On 02/04/2015 12:18 AM, Steven D'Aprano wrote:


Not necessarily. Consider:

class A(object):
     spam = 23
     def __init__(self):
         self.eggs = 42

In this case, the "spam" attribute is on the class, not the instance,
and so it doesn't matter how many A instances you have, there is only
one reference to 23 and a single copy of 23.

The "eggs" attribute is on the instance. That means that each instance
has its own separate reference to 42.



Hmm.. Here are the first few lines of my class:

class Sender(object):
        """
                Redacted
        """

        SENDER_DB = 'sender.db'

        def __init__(self, phone, balance=0.0):
                self.phone = phone
                self.balance = balance

I gave the (bad) examples that way because I thought what mattered is how much data was inside. I put SENDER_DB there because it made sense to put constants way on top, not because I had any idea it'd make the difference you mentioned (class attributes vs instance attributes).

And also because it's a common piece of data to all the methods...(because after I started with each method opening and closing the database, I eliminated the code and made a method that returns a connection and a cursor, and the others just call it when they need to do stuff on the database. I'll ask another question later on how to refine it)

But now that you, Dave, and Peter pointed this out, I'm thinking of putting the methods' constants up there (mainly patterns for regular expressions, and queries (SQL)).


Does that mean a separate copy of 42? Maybe, maybe not. In general, yes:
if eggs was a mutable object like a list, or a dict, say:

         self.eggs = []

then naturally it would need to be a separate list for each instance.
(If you wanted a single list shared between all instances, put it on the
class.) But with immutable objects like ints, strings and floats, there
is an optimization available to the Python compiler: it could reuse the
same object. There would be a separate reference to that object per
instance, but only one copy of the object itself.

Okay.. I think that even if Python does optimize that, this belongs to the "good practice" category, so it's better that I'm the one who does it instead of relying on what the compiler might do. I'm a beginner(that's the first thing I write that does something useful) and would like to reinforce good habits.


Think of references as being rather like C pointers. References are
cheap, while objects themselves could be arbitrarily large.


That's the analogy I made, but I'm careful with those.
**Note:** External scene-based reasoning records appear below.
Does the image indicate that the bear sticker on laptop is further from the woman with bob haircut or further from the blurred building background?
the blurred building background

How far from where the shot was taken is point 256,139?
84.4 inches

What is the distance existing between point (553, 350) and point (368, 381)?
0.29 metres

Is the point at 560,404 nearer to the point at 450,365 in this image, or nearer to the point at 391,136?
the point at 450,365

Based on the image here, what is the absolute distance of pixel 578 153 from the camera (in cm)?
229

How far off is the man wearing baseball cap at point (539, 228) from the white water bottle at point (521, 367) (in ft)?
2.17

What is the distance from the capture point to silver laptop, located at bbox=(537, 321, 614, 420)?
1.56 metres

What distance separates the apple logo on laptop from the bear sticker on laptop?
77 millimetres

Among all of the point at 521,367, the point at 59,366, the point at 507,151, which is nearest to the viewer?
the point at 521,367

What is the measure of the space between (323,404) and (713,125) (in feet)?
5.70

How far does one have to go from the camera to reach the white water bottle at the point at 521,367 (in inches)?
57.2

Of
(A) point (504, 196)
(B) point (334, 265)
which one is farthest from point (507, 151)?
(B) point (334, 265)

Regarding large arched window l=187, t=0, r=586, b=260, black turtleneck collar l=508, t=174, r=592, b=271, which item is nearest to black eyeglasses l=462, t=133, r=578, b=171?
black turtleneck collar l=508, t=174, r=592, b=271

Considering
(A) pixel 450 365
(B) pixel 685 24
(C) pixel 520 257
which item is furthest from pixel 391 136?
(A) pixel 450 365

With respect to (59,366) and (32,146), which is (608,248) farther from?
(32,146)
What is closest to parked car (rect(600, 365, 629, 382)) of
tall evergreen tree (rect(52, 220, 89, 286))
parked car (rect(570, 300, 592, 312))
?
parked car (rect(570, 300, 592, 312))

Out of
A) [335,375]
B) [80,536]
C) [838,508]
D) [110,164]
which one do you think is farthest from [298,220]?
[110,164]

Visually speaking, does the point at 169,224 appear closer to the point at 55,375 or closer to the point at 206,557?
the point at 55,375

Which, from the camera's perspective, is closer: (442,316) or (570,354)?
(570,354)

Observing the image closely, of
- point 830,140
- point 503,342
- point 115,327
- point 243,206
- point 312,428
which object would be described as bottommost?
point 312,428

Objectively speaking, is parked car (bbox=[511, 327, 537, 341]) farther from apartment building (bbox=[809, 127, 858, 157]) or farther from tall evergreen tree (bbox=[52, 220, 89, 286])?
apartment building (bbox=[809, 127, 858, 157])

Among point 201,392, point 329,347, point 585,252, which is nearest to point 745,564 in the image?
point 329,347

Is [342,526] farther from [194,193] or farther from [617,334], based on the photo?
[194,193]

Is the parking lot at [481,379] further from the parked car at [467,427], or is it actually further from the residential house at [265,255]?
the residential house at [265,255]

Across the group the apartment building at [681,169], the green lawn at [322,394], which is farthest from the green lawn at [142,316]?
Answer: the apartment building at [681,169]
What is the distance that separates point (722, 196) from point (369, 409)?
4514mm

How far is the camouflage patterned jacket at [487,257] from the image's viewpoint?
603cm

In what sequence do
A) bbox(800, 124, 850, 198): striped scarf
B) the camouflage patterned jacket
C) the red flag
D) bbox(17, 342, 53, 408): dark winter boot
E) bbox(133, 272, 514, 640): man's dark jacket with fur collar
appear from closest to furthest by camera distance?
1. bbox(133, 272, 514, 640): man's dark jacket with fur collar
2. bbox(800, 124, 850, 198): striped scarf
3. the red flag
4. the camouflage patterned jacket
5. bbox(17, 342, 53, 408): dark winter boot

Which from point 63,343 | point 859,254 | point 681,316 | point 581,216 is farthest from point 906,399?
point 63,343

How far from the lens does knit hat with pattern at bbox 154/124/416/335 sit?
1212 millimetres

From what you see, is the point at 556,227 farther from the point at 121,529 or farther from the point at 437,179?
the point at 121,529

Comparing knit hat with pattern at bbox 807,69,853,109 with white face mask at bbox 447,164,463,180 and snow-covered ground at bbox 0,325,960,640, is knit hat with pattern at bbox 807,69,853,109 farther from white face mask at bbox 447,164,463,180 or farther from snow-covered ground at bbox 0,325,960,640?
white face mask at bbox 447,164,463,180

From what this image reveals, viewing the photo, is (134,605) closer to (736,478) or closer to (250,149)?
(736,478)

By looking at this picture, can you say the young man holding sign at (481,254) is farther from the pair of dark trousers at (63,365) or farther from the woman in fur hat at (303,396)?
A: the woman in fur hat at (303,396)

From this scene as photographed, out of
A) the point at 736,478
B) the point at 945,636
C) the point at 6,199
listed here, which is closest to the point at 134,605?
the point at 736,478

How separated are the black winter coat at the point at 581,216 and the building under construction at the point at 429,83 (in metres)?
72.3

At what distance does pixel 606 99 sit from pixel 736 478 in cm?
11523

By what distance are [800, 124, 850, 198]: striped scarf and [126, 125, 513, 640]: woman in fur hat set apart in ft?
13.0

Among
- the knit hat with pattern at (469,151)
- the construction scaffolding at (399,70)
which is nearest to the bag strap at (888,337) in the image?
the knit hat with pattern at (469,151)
I don't want to end up like the "English As She Is Spoke" book..


With current versions of Python, the compiler will intern and re-use
small integers and strings which look like identifiers ("alpha" is an
identifier, "hello world!" is not).

...

In general, Python will share stuff if it can, although maybe not
*everything* it can.

That's interesting. I'll try to read up on this without being sidetracked.



In this case, the Foo and Bar instances both have the same size. They
both have a __dict__, and the Foo instance's __dict__ is empty, while
the Bar instance's __dict__ has 4 items. Print:

print(foo().__dict__)
print(bar().__dict__)

to see the difference. But with only 4 items, Bar's items will fit in
the default sized hash table. No resize will be triggered and the sizes
are the same.

I thought that there was a default size allocated even for an "empty" class (which is correct), and then if I added w, x, y, z, their size would be *added* to the default size (which is incorrect)..

Somehow, I didn't think of the analogy of 8dec being (1000b) (4 bits) and incrementing, it's still 4 bits through 15dec (1111b).

So that's: default class size + data = default class size until it "overflows". (or until 50% of default class size is reached as you mentioned later).

Run this little snippet of code to see what happens:
d = {}
for c in "abcdefghijklm":
     print(len(d), sys.getsizeof(d))
     d[c] = None

For memo:

(0, 136)
(1, 136)
(2, 136)
(3, 136)
(4, 136)
(5, 136)
(6, 520)
(7, 520)
(8, 520)
(9, 520)
(10, 520)
(11, 520)
(12, 520)

Summary questions:

1 - Why are foo's and bar's class sizes the same? (foo's just a nop)

Foo is a class, it certainly isn't a NOP. Just because you haven't given
it state or behaviour doesn't mean it doesn't have any. It has the
default state and behaviour that all classes start off with.

2 - Why are foo() and bar() the same size, even with bar()'s 4 integers?

Because hash tables (dicts) contain empty slots. Once the hash table
reaches 50% full, a resize is triggered.

3 - Why's bar()'s size smaller than the sum of the sizes of 4 integers?

Because sys.getsizeof tells you the size of the object, not the objects
referred to by the object. Here is a recipe for a recursive getsizeof:

http://code.activestate.com/recipes/577504



This is cool. Thanks a lot (and Dave, too) for the great explanations.. I'll post some code about the database stuff in a new thread.